私たちが考えている、さよならキャンプの演技について話したいと思います。

 

 

 

 

 

 

 

 

 

 

1. 演技を統一する

 

演技と言っても、様々な種類の演技があると思います。ここで言う演技とは、役者の演じ方です。芝居の内容によっても違ってくるし、役者によっても違ってくるし、演出の人によっても違ってくると思います。


以前、演出として一つの芝居に参加した時に、出ていただく役者さん全員に「演技が上手いと思う役者を見つけてきてください。そして、何故その人を上手だなと思ったのか理由を考えてきてください。」という課題を出したことがあります。後日、皆さんに発表してもらうと、上手だと思う役者は被ることがなく、理由も様々でした。つまり上手い演技というもので、誰もが納得する正解はないのだということです。これはやる側も違えば、もちろん観る側も違うと思います。となると、役者はそれぞれが考えている「上手な演技」をする必要がないということになります。役者さんが上手だと思っていても、誰もその演技を上手だと思っていない可能性だってあります。では、役者は何を目指して演技をするといいのでしょうか。

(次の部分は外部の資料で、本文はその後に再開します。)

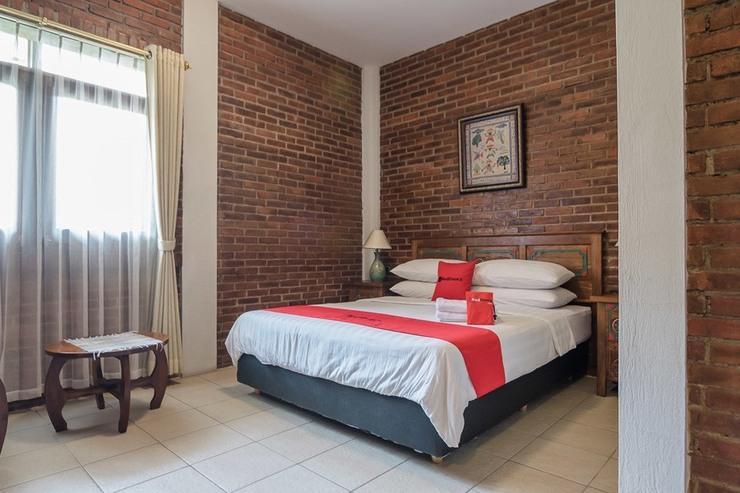 RedDoorz Plus near Exit Toll Pasteur 2 Bandung - Guestroom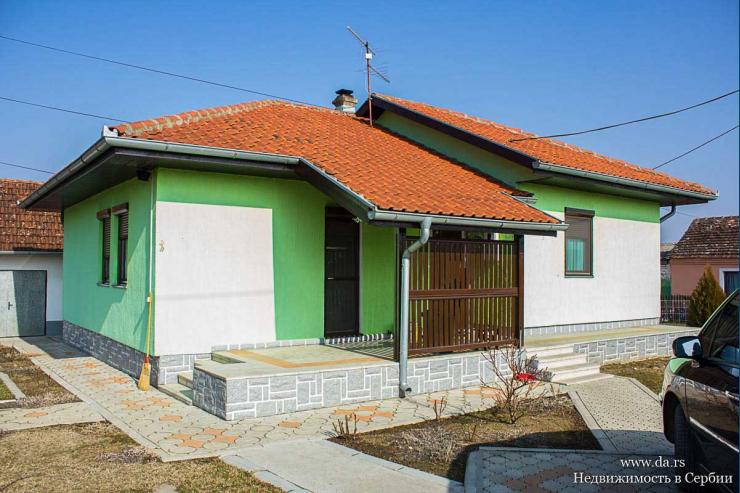 Новый дом в пригороде города Сремска Митровица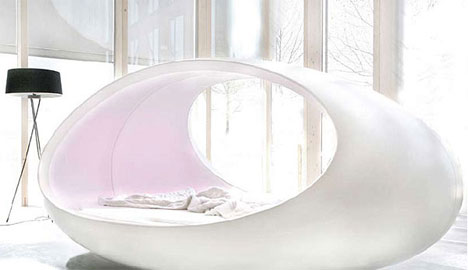 Egg Shaped Bed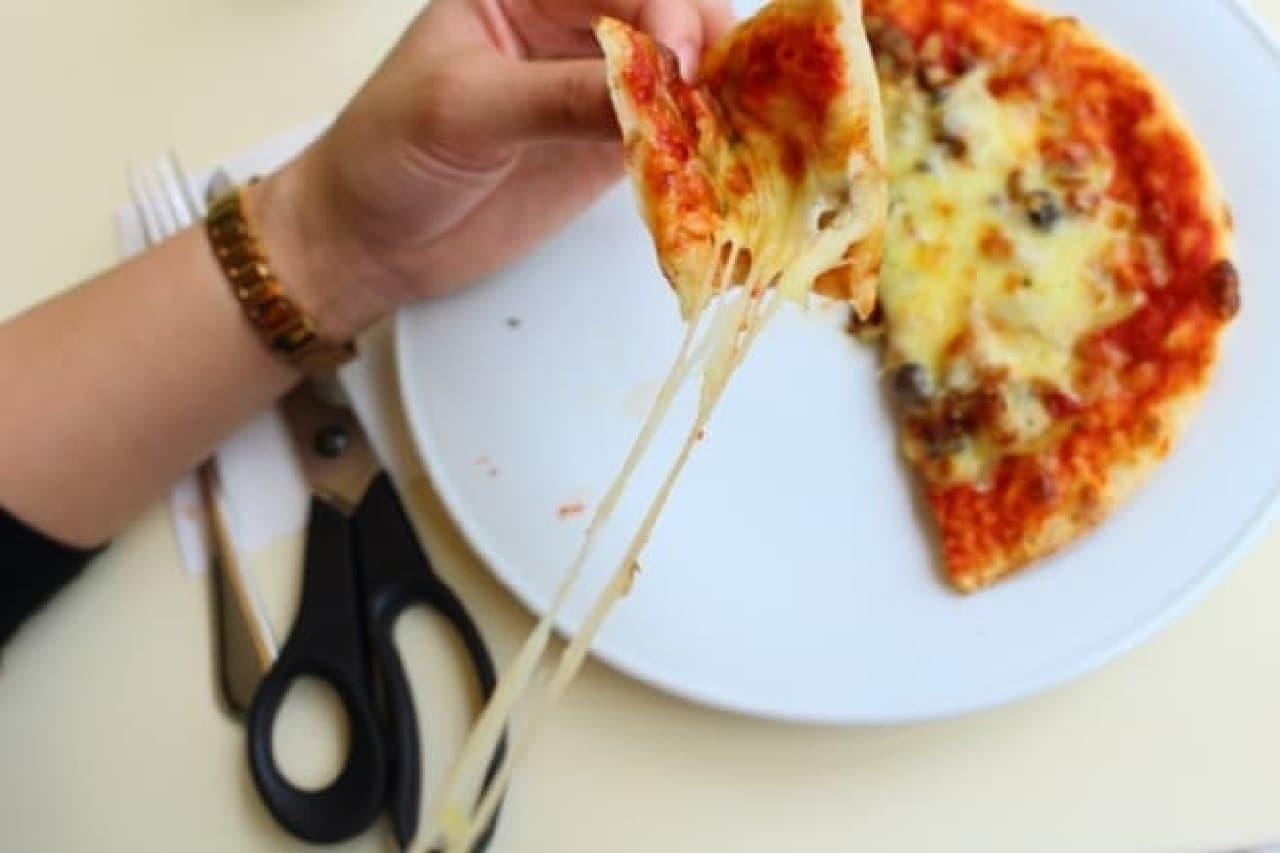 六花亭喫茶室帯広本店「あさりとしめじのピザ」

私の考えでは、出ている役者が、全員が納得できる「上手な演技」をすることはできないと思いますが、その芝居の役者たちの間で、演技を合わせることはできると思います。芝居の内容、演出の意図で違ってきますが、一つの芝居を作る中で演技を合わせることは、役者が目指すところだと思っています。何故、演技を統一することが大事かというのは、後ほどお話します。

 

 

二、 演技が上手い、下手とは

 

とは言え、私たちは役者の演技を見て、上手だなあとか、下手だなあと、思うことはあります。そもそも上手な演技、下手な演技とは何でしょうか。下手な演技をしてはいけないのでしょうか。


前述したように、人それぞれ考えが違います。私が考える演技の上手、下手をお話します。戯曲の種類にもよりますが、上手な演技とは「演技をしていない登場人物に見える」。下手な演技とは「演技をしている役者に見える」です。難しい話です。演技をしているのは間違いないのですが、演技をしているように見せない。私が思う上手な演技とは、言ってしまえばそういうことです。


例えば、小さい子供のお遊戯会などは、上手下手とは関係ない世界です。上手下手ではなく、子供が一生懸命やっている姿に感動するのです。しかし、演劇を自発的にやっている大人になると、頑張っている姿を見せることが目標ではなくなります。お客様を楽しませなくてはなりません。では、お客様が芝居を楽しむとはどういうことか。これも様々な考えがあると思いますが、「芝居の中の世界に入り込んでもらうこと」だと思っています。

 

三、 リアルについて

 

先ほど、上手な演技とは「演技をしていない登場人物に見える」ことと言いました。これは演技がリアルであるとも言えます。私があるとき芝居を見ていたんですが、そんな役者を見ました。今、目の前にいるこの人は、本当にそこで生きてるんじゃないか。演じているのではなく、本当に悲しんだり、喜んだりしているのではないか。そんな風に思えてきました。気づくと、芝居の世界に入り込んでいました。芝居を観終わって、これがリアルな演技の力なのかと実感しました。つまり本当に登場人物がそこで生きているようなリアルな演技は、お客様を「芝居の中の世界に入り込んでもらう」力があるということです。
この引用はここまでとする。